Szukam wzrokiem czerwonego Ferrari, ale nie mogę go zbytnio znaleźć. Szumy samochodów dudnią w moich uszach, co jeszcze bardziej mnie denerwuje, a krzątający się ludzie wokół klubu powodują lekką złość. Nie lubię zatłoczonych miejsc, a najwidoczniej dziś będzie jeszcze gorzej niż ostatnio. Gdy widzę tych ludzi mam ochotę wsiąść w samochód i odjechać stąd jak najdalej. Naprawdę wybrali zajebiste miejsce. Ciekawe czy chociaż loże są zarezerowane. Chociaż jak robił to Diaz, zapewne nie może być to gwarantowane.

Wyciągam z kieszeni paczkę papierosów oraz zapalniczkę, po czym odpalam papierosa. Zaciągam się nim może dwa, trzy razy, gdy nagle do moich uszu docierają odgłosy, które są mi tak dobrze znane.

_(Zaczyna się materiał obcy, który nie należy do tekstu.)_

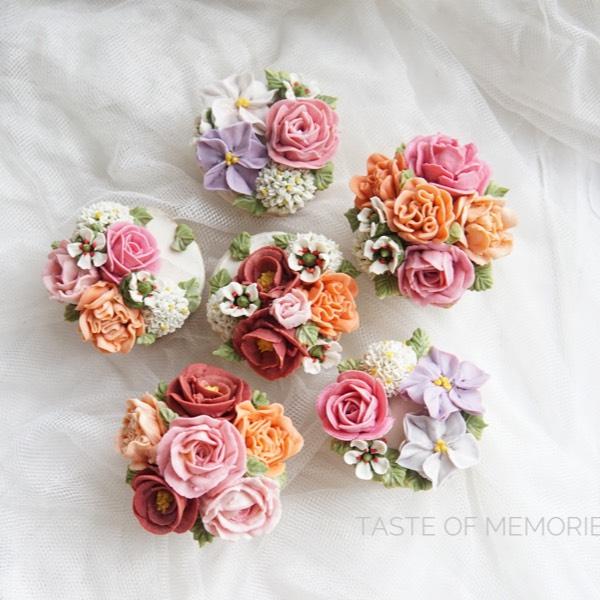 Bean Paste Flower Cupcake ( 28/02)0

Odwracam się w ich kierunku, a na moich ustach mimowolnie pojawia się lekki uśmiech, gdy widzę ich całych i zdrowych.

— Nasza legenda!— woła w moim kierunku Diaz, a ja od razu żałuje, że tu stoję.

Zwracam oczy w innym kierunku udając, że to nie chodziło o mnie, ale wtedy mijam się z ciekawskimi spojrzeniami w moją stronę innych nieznanych mi osób, które wyszły na zewnątrz niewielkiego budynku.

Przeklinam w myślach, bo naprawdę ten idiota chce nam zrobić niezłą imprezę.

— Świetnie idioto. — syczę przez zaciśnięte ze złości zęby, gdy są blisko mnie. — Teraz to napewno wejdziemy tam jako nieznani.— dodaje, wyrzucając ręce w górę.